According to these calculations, every dollar of homeowners insurance premium in Massachusetts is supported by about $33 in surplus funds. In Connecticut, the market has $86 surplus for every dollar in premium; in New Hampshire, $229; and in Rhode Island, $221.

Storm warnings

But hurricane forecasters have warned that if a storm like the one that began in Long Island in 1938 were to again land in the metropolitan Boston area, this one storm alone would cause as much as $18 billion in damage, without even taking into account increased population and building since 1938.

“So we do have a significant capital problem and that capital problem is going to have an impact not only on the insurance industry but also on the banking industry and ultimately on the entire state economy,” Bowler says.

Bowler said the system could probably withstand a major storm on Cape Cod, but if a major storm were to travel north near Boston and west to Route 128, the state could take a serious financial hit.

“If it hits the Cape, we’ll probably have to shut the lights of a few insurance companies but pay every claim,” she predicted. “But if it travels more inward, we’ll have to shut the lights of a number of insurance companies and a few banks and not pay all the claims.”

Linked to auto reform

Bowler maintains that the state’s homeowners’ woes and long-sought reform of the auto system are linked. “We have historically thought of auto and the Cape problem as isolated events but we need to start thinking about the impact on our general economy not if, but when, we have a bad storm,” she said.

Large insurers are not interested in entering the state for the homeowners market alone, she argues. “The goal of auto insurance reform is not to fix auto for the sake of fixing auto. It’s to increase the personal lines market capital base,” she said. “Massachusetts is a good market, if we open it up.”

Bowler assailed the growth in the state’s residual homeowners market, the Fair Plan, which has become the leading writer of homes on Cape Cod and the third largest writer statewide. And it is still growing as private insurers retreat from the coastal area. (See Vermont Mutual story.) Insurers will nonrenew an estimated 20,000 Cape policies in 2006.

“If you look at the escalation of risks going into the Fair Plan, it’s really frightening,” she remarked.

The Fair Plan’s growth has been absorbed “without adequate pricing,” in Bowler’s view.

She criticized the Fair Plan for not purchasing its own reinsurance. “I think they are playing with a loaded gun,” she said.
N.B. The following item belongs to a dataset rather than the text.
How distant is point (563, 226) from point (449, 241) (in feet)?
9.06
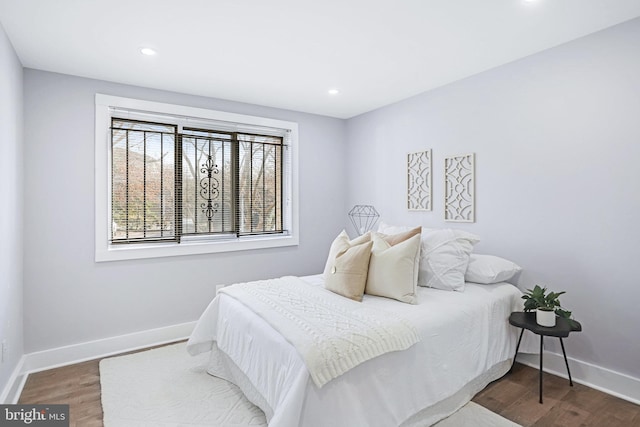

Bowler maintained that insurers that pull away from the Cape might think they are off the risks but they must still cover a share of Fair Plan’s losses and pay any guaranty fund levies.

Bowler issued her analysis at a Waltham meeting of insurance executives jointly sponsored by the Boston chapter of the Chartered Property Casualty Underwriters Society and the Mass. chapter of Risk and Insurance Management Society.